Centrão mapeia votos na tentativa de soltar Vorcaro para evitar delação
Políticos do STF monitoram Segunda Turma e calculam um possível empate para favorecer o banqueiro; prisão prolongada pode levar a acordo com a Justiça
Na capital do país, políticos do centrão estão se mobilizando para tentar a liberdade de Daniel Vorcaro, dono do Banco Master, investigado por esquema bilionário de fraude, na Segunda Turma do Supremo Tribunal Federal. O movimento está ligado a uma possível delação premiada que permitiria Vorcaro a negociar por conta própria com as autoridades, porém, na quinta-feira (12), a defesa do banqueiro negou uma negociação para obter tal recurso que poderia incriminar novos nomes.

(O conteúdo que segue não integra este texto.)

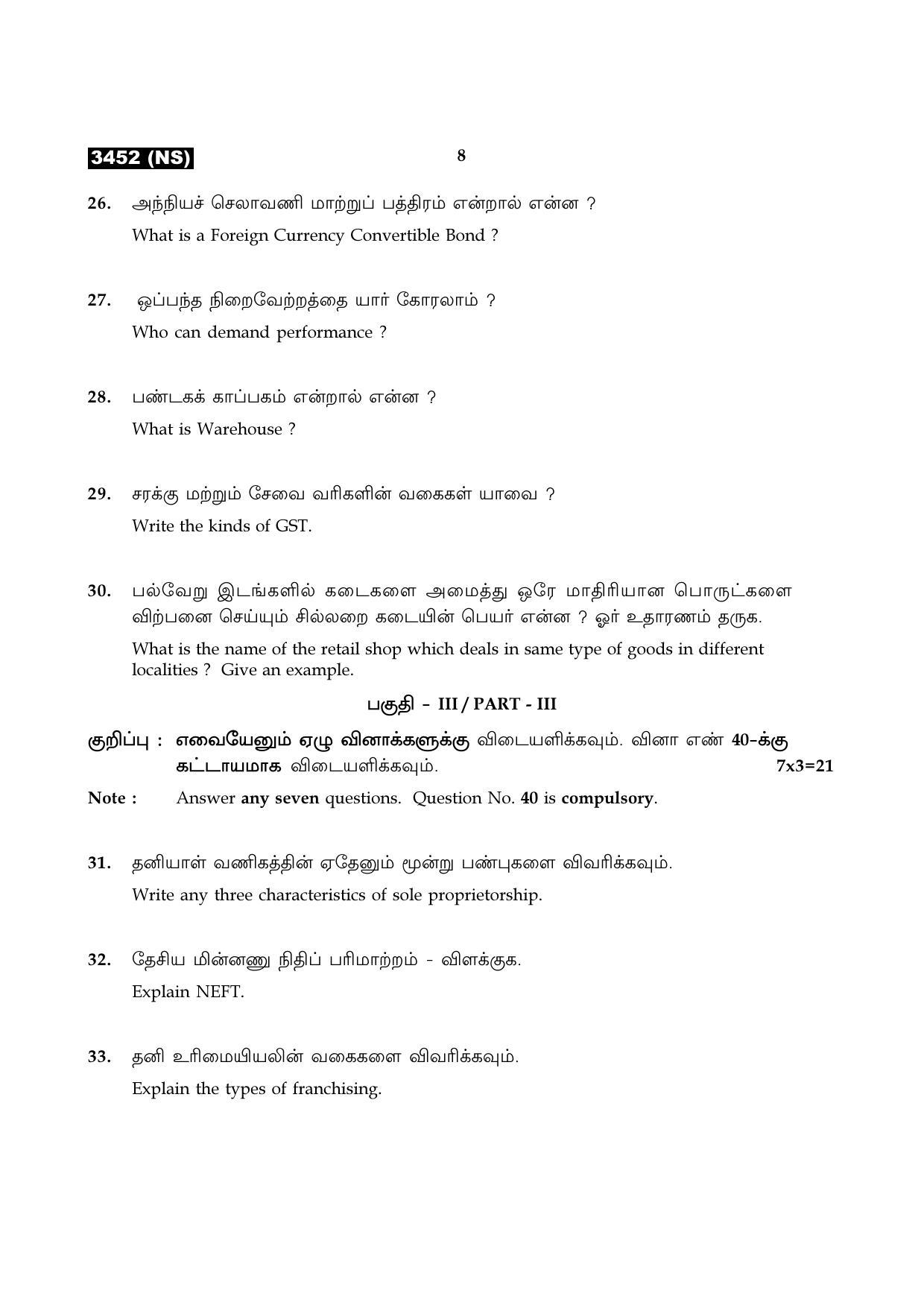 Tamil Nadu Board 11th / HSE 1 YEAR Paper I Sample Question Papers - Page 112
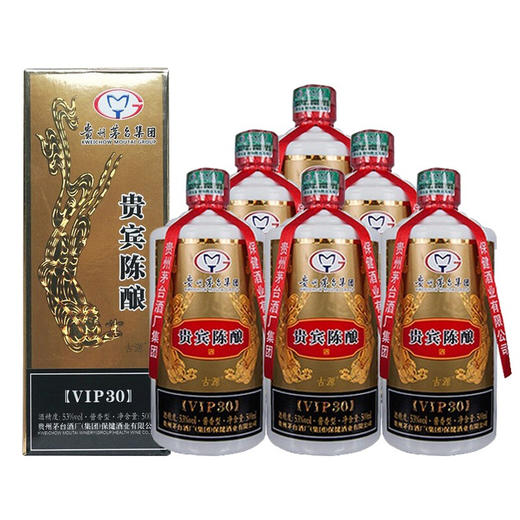 【推荐】茅台集团 贵宾陈酿VIP30  酱香型 53度  500ml x6 整箱装 商品图1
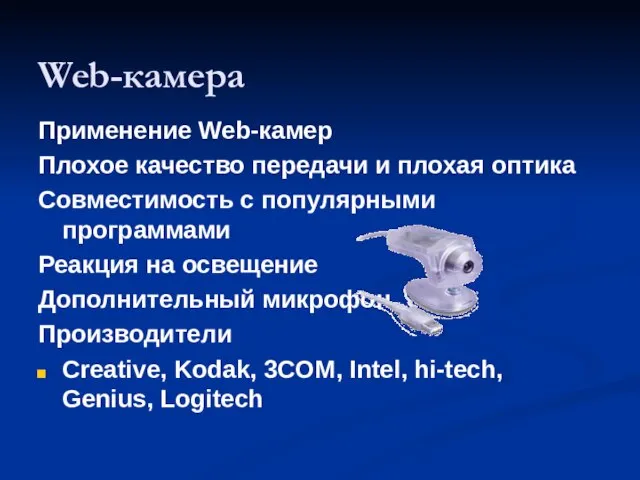 Web-камера Применение Web-камер Плохое качество передачи и плохая оптика Совместимость с популярными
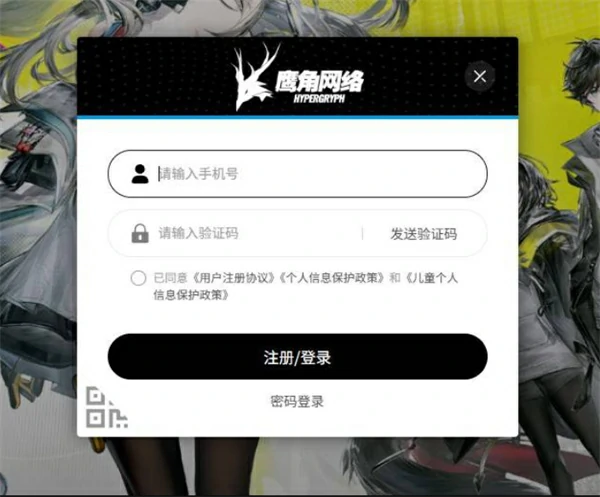 明日方舟终末地测试怎么预约,明日方舟终末地怎么预约,明日方舟终末地,明日方舟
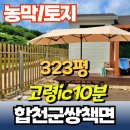 토지농장 이미지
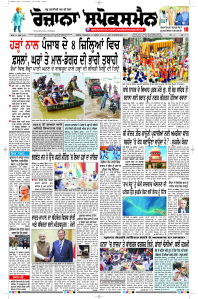 Latest Punjabi Newspaper | Punjabi News Rozana Spokesman Epaper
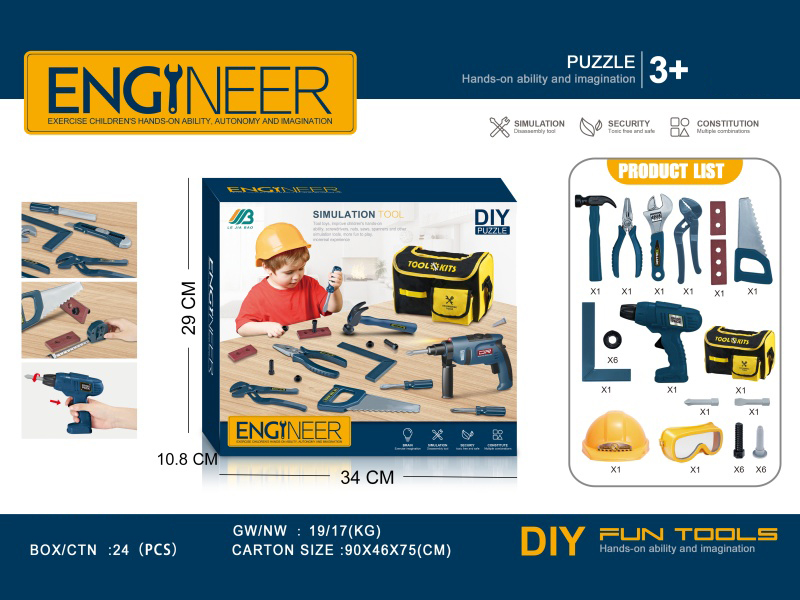 Tools Set With Crossbody Bag, Inertial Drill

O que envolve a delação premiada
Preso desde o dia 4 de março, Vorcaro teria liberdade de negociar uma delação caso colaborasse com a investigação do esquema, podendo resultar em uma redução de pena caso haja condenação. Nesse cenário, o banqueiro seria obrigado a contar tudo que tem de informação e poderia acabar entregando outras pessoas envolvidas, incluindo políticos.

Daniel Vorcaro preso (Foto: reprodução/Polícia Civil)
A preocupação maior do centrão é do preso acabar aceitando colaborar por conta do seu tempo detido, o que poderia acarretar na revelação de relações políticas e financeiras dos próprios membros do STF ou próximos, com a situação do Banco Master.
Organização de votos
O julgamento para continuidade da prisão ou não de Vorcaro começará nesta sexta-feira (13), com os ministros analisando a decisão de André Mendonça. Nos bastidores, políticos estão mapeando votos para a construção de uma maioria favorável à soltura do preso.
A estratégia está sendo feita a partir de alguns acontecimentos dos últimos dias. Um deles é a saída de Dias Toffoli da decisão, declarado suspeito para tal ação. Sem Toffoli, a Segunda Turma irá julgar com apenas quatro ministros, com Mendonça, Gilmar Mendes, Nunes Marques e Luiz Fux, Um eventual empate nos votos seria benéfico para a liberação de Vorcaro.
No Supremo Tribunal Federal, a avaliação é de que não é possível saber qual a decisão final, visto que apenas André Mendonça tem posição pública, sendo o responsável por autorizar a prisão. Com isso, cai sobre os demais ministros a decisão de manter o dono do Banco Master atrás das grades.